Apotheker, Maler, Aktionskünstler. So beschreiben Sie sich in der ersten Zeile auf Ihrer Hompage www.deapo.de. Wofür schlägt Ihr Herz am meisten?

Kley: Das ist situationsbedingt. Der Apothekenberuf lässt einem ja nicht mehr viele Möglichkeiten. Was da passiert, erhöht höchstens den Puls und führt zu Rhythmusstörungen. AMNOG, die Retaxationswelle. Das ist alles nicht mehr normal. Da werden bei der Apothekenbetriebsordnung von der ABDA Klimmzüge gemacht, um dem Berufsstand eine Existenzberechtigung zu geben, statt sich am Normalbetrieb zu orientieren. Der hat doch in der Vergangenheit die Versorgung der Bevölkerung mit Arzneimitteln ganz gut gewährleistet. Wie die Sintflut kommt der Bürokratismus über uns. Immer wieder habe ich mich dafür stark gemacht, die untauglichen Dinge, die dem Patienten nur Sand in die Augen streuen, aus dem Apothekensortiment ersatzlos zu entfernen. Bach-Blüten, was soll das? Die Ärzteschaft wird aufgefordert, mehr Placebo zu verordnen. Eine Stellungnahme unserer Standesvertretung dazu vermisse ich. Da kann man ja gleich den "Scheiß des Monats" wieder auspacken.
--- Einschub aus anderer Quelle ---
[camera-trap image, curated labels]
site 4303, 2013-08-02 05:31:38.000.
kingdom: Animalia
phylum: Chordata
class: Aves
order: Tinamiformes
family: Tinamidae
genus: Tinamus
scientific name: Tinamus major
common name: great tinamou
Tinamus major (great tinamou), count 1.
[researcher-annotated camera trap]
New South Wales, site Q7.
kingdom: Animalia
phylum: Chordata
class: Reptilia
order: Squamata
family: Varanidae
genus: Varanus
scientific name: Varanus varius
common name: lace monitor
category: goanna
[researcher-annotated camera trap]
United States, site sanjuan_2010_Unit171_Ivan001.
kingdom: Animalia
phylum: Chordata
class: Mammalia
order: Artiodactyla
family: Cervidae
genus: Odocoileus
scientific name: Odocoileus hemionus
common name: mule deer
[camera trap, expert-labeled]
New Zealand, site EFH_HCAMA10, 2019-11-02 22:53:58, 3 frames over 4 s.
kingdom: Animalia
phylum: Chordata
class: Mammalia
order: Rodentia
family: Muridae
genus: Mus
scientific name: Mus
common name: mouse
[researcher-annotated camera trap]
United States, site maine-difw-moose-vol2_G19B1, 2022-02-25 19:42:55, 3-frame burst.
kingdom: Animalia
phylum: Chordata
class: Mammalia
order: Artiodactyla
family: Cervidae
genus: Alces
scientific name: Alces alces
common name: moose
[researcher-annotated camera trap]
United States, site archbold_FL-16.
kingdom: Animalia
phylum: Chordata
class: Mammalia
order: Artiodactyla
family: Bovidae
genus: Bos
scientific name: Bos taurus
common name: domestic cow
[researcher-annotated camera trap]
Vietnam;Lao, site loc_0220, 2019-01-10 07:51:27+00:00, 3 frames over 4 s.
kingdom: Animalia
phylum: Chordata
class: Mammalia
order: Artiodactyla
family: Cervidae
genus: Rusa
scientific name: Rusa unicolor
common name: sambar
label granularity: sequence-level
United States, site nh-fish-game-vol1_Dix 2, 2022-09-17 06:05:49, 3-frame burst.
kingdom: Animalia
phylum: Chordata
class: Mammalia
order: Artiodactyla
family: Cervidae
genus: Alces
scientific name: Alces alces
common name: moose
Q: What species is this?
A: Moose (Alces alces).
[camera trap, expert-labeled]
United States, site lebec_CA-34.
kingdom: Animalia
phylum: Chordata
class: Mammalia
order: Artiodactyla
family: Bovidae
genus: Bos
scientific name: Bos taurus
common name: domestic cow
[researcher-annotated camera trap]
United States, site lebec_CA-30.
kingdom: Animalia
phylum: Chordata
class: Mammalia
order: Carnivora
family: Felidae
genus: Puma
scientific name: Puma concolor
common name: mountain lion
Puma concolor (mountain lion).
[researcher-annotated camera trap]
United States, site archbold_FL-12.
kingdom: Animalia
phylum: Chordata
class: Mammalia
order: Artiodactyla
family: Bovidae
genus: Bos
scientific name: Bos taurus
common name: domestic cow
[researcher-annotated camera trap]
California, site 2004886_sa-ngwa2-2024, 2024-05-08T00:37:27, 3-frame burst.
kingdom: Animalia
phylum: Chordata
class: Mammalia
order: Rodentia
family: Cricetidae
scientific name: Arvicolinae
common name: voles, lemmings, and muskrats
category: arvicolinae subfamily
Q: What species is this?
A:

Bei der Malerei sind die künstlerischen Pausen länger geworden. Dafür prüfe ich einmal öfter, ob ich das wirklich machen will. Mit 65 Jahren ist Zeit kostbar geworden.


DAZ:

Sie hatten auch einige Aktionen gemacht …

Kley: Aktionen habe ich oft im Zusammenhang mit meiner Malerei gemacht. Mein Guinness rekord 1985, die 1100 Meter lange Bildfolge. Den Anfang des Guinnessrekordwerkes habe ich ja 1982 im Rahmen meiner Ausstellung auf dem Apothekertag in Düsseldorf gezeigt. Das war pure Malerei und drum herum die Aktionen, die das Werk bekannt gemacht haben. Da haben Genscher und Möllemann unter meiner Regie noch für einen Platz an der Sonne gemalt.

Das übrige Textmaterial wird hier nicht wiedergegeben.